Study text ::

───

Today marks the beginning of a new chapter for Wales

With the establishment of the Welsh Parliament, we are sending a clear message to people across our nation that our politics is changing. Now is the time for us to learn the lessons of the past and changing the way we do things.

For too long we failed to convey a clear message of what the purpose of the Assembly was and what it had the power to do. Instead, we let it be portrayed as ineffective, a barrier to change that was little more than a glorified talking shop.

We need to cut through the noise and bluster of those who seek to do down our Parliament and show people the real change we can make happen. We have the power to do so much, all we need to do is think outside the box and not be afraid to challenge the status quo.

Our focus now needs to be on tackling the issues that have plagued Wales for generations: low wages, insecure housing, a lack of jobs, poor transport links, rural poverty and so much more.
The Senedd has the power to address all these issues, and the Welsh Liberal Democrats have already shown the change is possible.

Over the past four years Kirsty Williams has done an exceptional job overhauling our education system; reducing class sizes, creating Wales’ first curriculum and ensuring more money is spent supporting the most disadvantaged pupils.

───

Data section ::
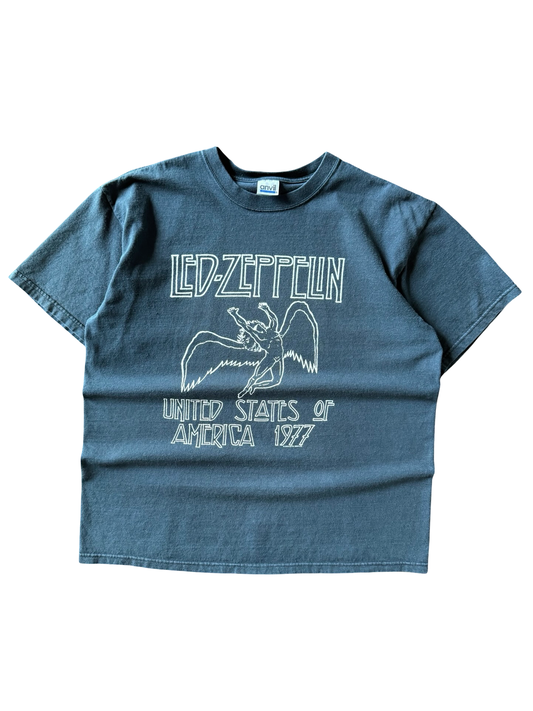 2003 Led Zeppelin logo band shirt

───

Exercise tasks ::
a - In one to three sentences, explain why, according to the piece on the Welsh Parliament, the Assembly came to be seen as a glorified talking shop.
b - Pick up the piece on the Welsh Parliament where it stops and keep writing it.

Outputs in order ::
a - The writer says that for too long they failed to convey a clear message about what the Assembly was for and what it had the power to do. That failure let the Assembly be portrayed as ineffective, a barrier to change and little more than a glorified talking shop.

b -
We have shown that we do not have to accept the way things are, that with political vision and a drive to enact change anything is possible. Kirsty is by far the most passionate and talented Minister Wales has ever had.

But beyond this, we also need to show that we are listening to the criticism and concerns that many have – and that we are willing to make tough decisions to try and address them.

A key failure of the Assembly was its failure to deliver, with decisions being bogged down in an endless cycle of Committees for years. This needs to change, and we need to ensure projects are delivered for our communities, not talked to death in Cardiff Bay.

This renaming is just the start of a whole range of changes we need to the way we do politics here in Wales. I hope that all parties will rally behind our Parliament as we enter this brave new world and work together constructively to deliver real change for the Welsh people.

Let us go forward, united in our shared goal of improving the lives of everyone in Wales.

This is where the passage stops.